The annoyance precipitated, over the last couple of days, a search through paper - and paper is everywhere. Which explains why the notebook has disappeared, and it has me pondering: What do other people about the incoming streams of information? I have piles of gardening and industry magazines - Kitchen Garden, The Garden Design Journal, ProLandscaper, Which? Gardening, The Garden...
My victory yesterday was throwing out a year's worth of The Oldie, to which I subscribed in 2008 to gauge whether it might be a magazine I could write for. I never got round to thinking up quirky articles for it, and such aged mags are useless for market research. It was lovely putting them in the bin.
But what about the gardening ones? In theory, they're an extensive reference (though sadly only Which? Gardening includes an annual index nowadays). If I look through them I'll find articles about things that weren't of interest but now are. From where I am right now I can see that a The Garden from 2011 has an article on selecting cooking apples to grow, which I'm intending to do this year.
(In fact, hold on, I'll just go and get it before that disappears too.)

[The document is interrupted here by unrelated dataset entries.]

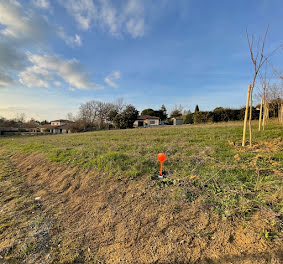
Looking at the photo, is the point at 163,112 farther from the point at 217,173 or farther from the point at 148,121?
the point at 217,173

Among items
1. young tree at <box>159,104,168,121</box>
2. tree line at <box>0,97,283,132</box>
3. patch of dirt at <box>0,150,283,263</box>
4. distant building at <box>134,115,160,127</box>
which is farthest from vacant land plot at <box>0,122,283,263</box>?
young tree at <box>159,104,168,121</box>

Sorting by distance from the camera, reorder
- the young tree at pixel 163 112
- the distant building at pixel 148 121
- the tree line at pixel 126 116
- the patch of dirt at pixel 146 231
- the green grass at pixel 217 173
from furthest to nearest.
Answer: the young tree at pixel 163 112, the distant building at pixel 148 121, the tree line at pixel 126 116, the green grass at pixel 217 173, the patch of dirt at pixel 146 231

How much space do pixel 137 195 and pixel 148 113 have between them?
44.1m

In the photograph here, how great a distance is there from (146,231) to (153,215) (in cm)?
26

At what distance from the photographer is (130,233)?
5.94 ft

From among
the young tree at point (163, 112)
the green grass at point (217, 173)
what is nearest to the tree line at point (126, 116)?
the young tree at point (163, 112)

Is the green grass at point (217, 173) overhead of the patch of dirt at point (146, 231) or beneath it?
overhead

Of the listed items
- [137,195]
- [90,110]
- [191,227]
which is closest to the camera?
[191,227]

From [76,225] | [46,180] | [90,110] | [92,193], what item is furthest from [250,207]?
[90,110]

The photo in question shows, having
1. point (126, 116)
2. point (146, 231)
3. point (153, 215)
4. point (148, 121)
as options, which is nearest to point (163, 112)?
point (148, 121)

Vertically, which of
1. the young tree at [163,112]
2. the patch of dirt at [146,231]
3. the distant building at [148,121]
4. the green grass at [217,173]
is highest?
the young tree at [163,112]

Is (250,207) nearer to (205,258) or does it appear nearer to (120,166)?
(205,258)

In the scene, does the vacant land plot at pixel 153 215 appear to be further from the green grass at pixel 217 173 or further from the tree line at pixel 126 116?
the tree line at pixel 126 116

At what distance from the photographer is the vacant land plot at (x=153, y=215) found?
153 cm
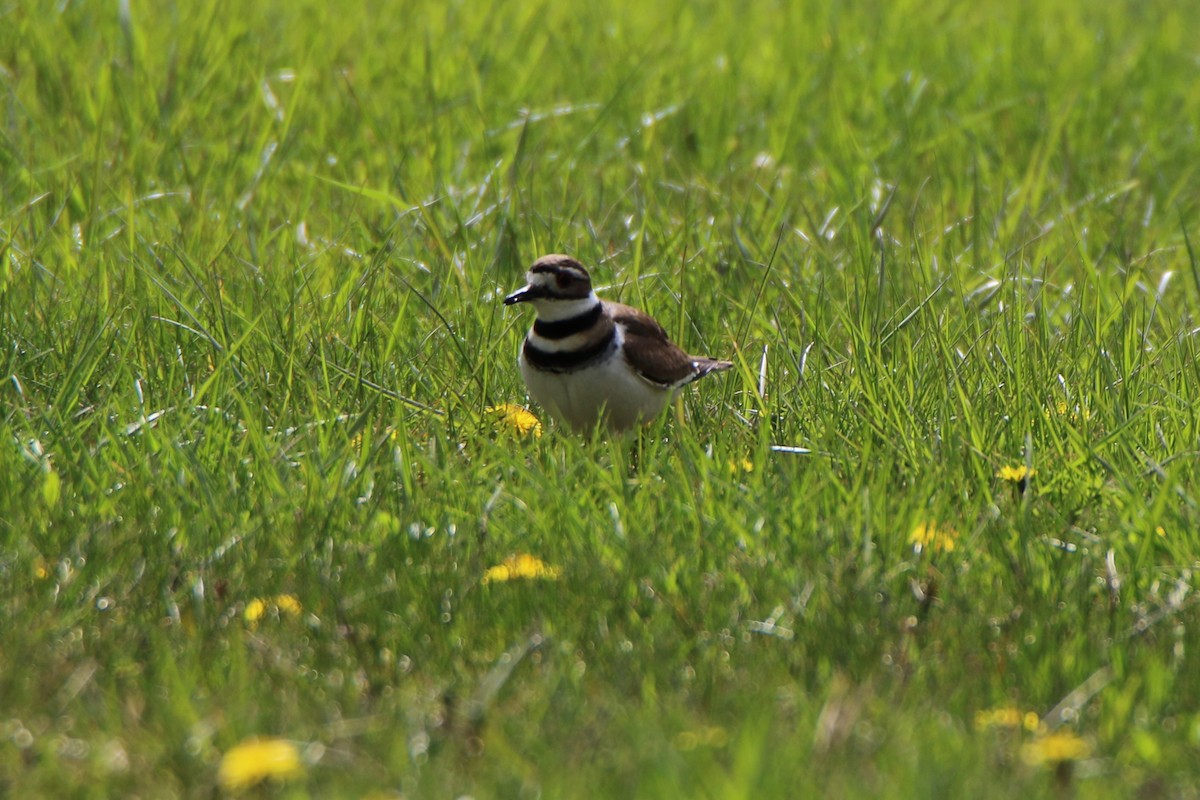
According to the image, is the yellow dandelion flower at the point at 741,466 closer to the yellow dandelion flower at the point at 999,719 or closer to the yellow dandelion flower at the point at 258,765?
the yellow dandelion flower at the point at 999,719

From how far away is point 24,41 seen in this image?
26.0 ft

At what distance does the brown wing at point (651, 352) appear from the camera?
504cm

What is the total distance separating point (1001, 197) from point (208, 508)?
425 cm

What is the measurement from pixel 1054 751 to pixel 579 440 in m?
2.02

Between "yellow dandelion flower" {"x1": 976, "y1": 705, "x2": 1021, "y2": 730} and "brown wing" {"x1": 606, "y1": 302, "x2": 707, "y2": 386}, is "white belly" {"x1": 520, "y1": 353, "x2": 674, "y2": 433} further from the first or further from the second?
"yellow dandelion flower" {"x1": 976, "y1": 705, "x2": 1021, "y2": 730}

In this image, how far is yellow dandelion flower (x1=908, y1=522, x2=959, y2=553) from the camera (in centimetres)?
385

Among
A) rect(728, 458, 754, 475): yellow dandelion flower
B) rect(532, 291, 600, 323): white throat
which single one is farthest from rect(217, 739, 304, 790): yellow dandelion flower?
rect(532, 291, 600, 323): white throat

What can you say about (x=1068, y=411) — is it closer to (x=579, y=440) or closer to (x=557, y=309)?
(x=579, y=440)

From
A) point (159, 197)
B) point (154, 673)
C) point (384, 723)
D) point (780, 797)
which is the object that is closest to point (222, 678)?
point (154, 673)

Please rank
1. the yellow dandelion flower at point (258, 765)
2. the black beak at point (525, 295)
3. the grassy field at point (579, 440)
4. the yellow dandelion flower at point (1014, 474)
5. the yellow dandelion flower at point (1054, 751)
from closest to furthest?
the yellow dandelion flower at point (258, 765) < the yellow dandelion flower at point (1054, 751) < the grassy field at point (579, 440) < the yellow dandelion flower at point (1014, 474) < the black beak at point (525, 295)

But it's not just magazines, which since yesterday are now tied in neat bundles of twelve, according to year. Still taking up space, but looking...ordered. What about the notes for blogposts and articles? The press releases that might come in handy for that article that requires more research than you've currently got time for? How do you organise all that paper?
When I first began writing I kept the notes for articles published in cardboard folders. Now, they're bulging and spilling all over the place. My working space looks nothing if not creative, but the tidemark of paper is threatening to wash across the floor.
I could disembowel the mags. But have you ever tried downsizing in this manner? I once trawled through years of writing magazines, cutting out articles that might prove useful. The result was that, instead of mountains of magazines, I had a slippery pile of giant ring-binders, full of ragged pages that I never looked at again. I think they're still in the loft.
Sometimes I imagine I'll be found one day, squashed flat beneath a splayed pile of A4 glossies, paper mites testing out the palatability of my flesh. It would only be just. I've always found it difficult to throw things away, but paper-held information is, by far, my worst vice (let's not contemplate the state of my archived emails).
So what should I do about it? I'm looking for help here. What do you do? Do you find it easy to chuck things? How long do you leave it? Do you have a clear list of subjects that you save information on, and throw away everything else? Have you got an amazing filing system? Or memory?
There's no doubt that Something Has To Be Done. But how do I bring myself to do it? What do you do? Is this even a problem you have? I'd love to hear how you manage to keep on top of things.